The Finish Line

“Stitch when you’re young and poor, frame when you’re old and rich!”

I saw this line once and thought how true! We can stitch like crazy, finish all sorts of projects, but when we get to the framers – yowza! I can still remember the first really big framing job I had done, and how much it cost. It was a Lavender and Lace angel, with suede mats, a fillet and an elaborate gold moulding, and all told it wound up in the $300 range. It’s hanging in my bedroom and I see it every morning first thing. While I’m proud of the piece and the effort, and the finish suits it, I can’t afford that kind of framing for every piece!


So, how to finish and display pieces without breaking the bank? This came up as one of the challenges facing stitchers in answer to a question I posed on my Facebook page. And I think I have some possible solutions that may help.

First, custom framing doesn’t have to be expensive. I am fortunate because my local needlework shop offers custom framing, and she knows how to handle needlework pieces. She also has the prices for the linear foot on each piece of moulding, so when I pick up a piece I can see what the cost will be. If the cost isn’t displayed where you frame, ask! Chances are you can find a less expensive moulding that will still suit the piece. My most recent framing job, for the Needle Arts Mystery Retreat, cost in the $100 range, for the frame, double mats (one suede) and mounting – and it’s a fairly large piece, finishing out about 22″ square. So find a custom framer who will work with you, and don’t be afraid to ask the prices and substitute a less costly moulding. I think the framing and mats selected really complemented the piece, despite being not too expensive.

DD8Second, have you considered “sharing” a frame between pieces? If you have a tendency to stitch pieces that are the same size, you could have one frame made that fits all of them, then switch out the pieces. For instance, I have a calendar series that I stitched several years ago. I had one frame made, and switch out the stitched pieces every month. The back of the frame is open, which makes it easy to pop out the one that’s in for the next month’s piece. My Glitz & Glamour series is all the same size, and would work quite nicely for this. The Diamond Delight series is also all the same size. The mounting and matting is the least expensive part of the framing, and would allow you to change up what’s on your wall. This would also work really well for seasonal and holiday pieces as well, and if they aren’t quite the same size a mat could make up the difference.

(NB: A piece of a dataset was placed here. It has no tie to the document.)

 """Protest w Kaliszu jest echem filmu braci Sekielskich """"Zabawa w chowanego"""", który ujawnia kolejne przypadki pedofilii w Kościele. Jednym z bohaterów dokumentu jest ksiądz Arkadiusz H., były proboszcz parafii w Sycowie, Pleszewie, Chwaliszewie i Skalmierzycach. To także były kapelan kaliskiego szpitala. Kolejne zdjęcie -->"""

Third, think of other finishes, like banners, pillows, stand-ups or even wearables. If you sew, you can tackle this yourself. Tutorials abound on the internet for all of these finishes. Wearables, such as purses or jackets, have the added plus of taking your stitching public!

Hopefully this will get your pieces out of storage and on display! If you have other suggestions for saving money on finishing, please share with the rest of us!